Il progetto Blockchain Napoli attrae gli interessi trasversali di molteplici attori, come ha confermato il presidente interregionale di Confesercenti, Vincenzo Schiavo:

“La struttura Confederale nazionale mi ha chiesto cosa stiamo facendo a Napoli, perché vorrebbero in futuro esportare ed implementare il modello in altre città”.

La piattaforma blockchain del Comune di Napoli

Un primo embrione del sistema informatico basato su blockchain è già operativo ed è stato utilizzato per tracciare le cedole librarie.

La registrazione delle cedole sul registro immutabile è riuscita con successo e ora si pensa di estendere le funzionalità per integrare i servizi di altri comparti dell’amministrazione comunale.

Le cedole sono state registrate con MetaMask sulla blockchain di Ethereum.

Quello che si è potuto apprezzare maggiormente, oltre la trasparenza, è stato il vantaggio economico.

L’operazione di registrazione è costata pochi centesimi di euro rispetto ai costi decisamente superiori della procedura cartacea.

Il processo di certificazione resta per ora parzialmente manuale, ma in futuro verrà automatizzato completamente.

Il token TTS di Napoli: come funzionerà

Si chiamerà (TTS) il token sperimentale del Comune di Napoli che sarà adottato solo in una prima fase, per poi lasciare il posto alla criptovaluta della città di Napoli.

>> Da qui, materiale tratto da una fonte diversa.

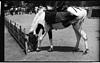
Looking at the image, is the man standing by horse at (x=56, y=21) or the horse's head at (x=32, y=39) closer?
the man standing by horse at (x=56, y=21)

Il token TTS servirà come primo approccio e avrà lo scopo di valutare la reazione dei cittadini.

Mentre il token è già esistente su una sorta di testnet privata, l’ente emettitore del token sarà con tutta probabilità una Università o centro di ricerca.

I token TTS avranno il valore di un euro e si riceveranno dal Comune o società partecipate sotto forma di buono.

La tabella di distribuzione riportata sotto mostra in che modo i cittadini potranno ricevere i token TTS.

Il parcheggio Brin, ad esempio, distribuirà 1 token al giorno ai residenti che spenderanno almeno due euro alla cassa. L’utente dovrà mostrare il QR-Code del suo wallet alla cassa e riceverà il token spettante.

Ottenuti i token TTS, i cittadini o i turisti, potranno spenderli presso gli esercenti di Napoli aderenti al circuito, oppure, è in fase di valutazione la possibilità di usarli per accedere ai musei partenopei.

Napoli nell’EU Blockchain Observatory and Forum

La città di Napoli mira ad inserirsi nell’EU Blockchain Observatory and Forum costituito a inizio 2018 ed al quale ha aderito anche l’Italia, attraverso il CNEL il quale, insieme all’Università Roma Tre, ha istituito a luglio 2018 l’Osservatorio italiano sulle politiche in materia di blockchain.

L’EU Blockchain Observatory ha un fondo di 80 milioni di euro, da riservare a progetti privati e di P.A. dedicati alla blockchain e il Comune di Napoli ambisce a rientrare nella misura dell’Unione Europea per finanziare il suo progetto.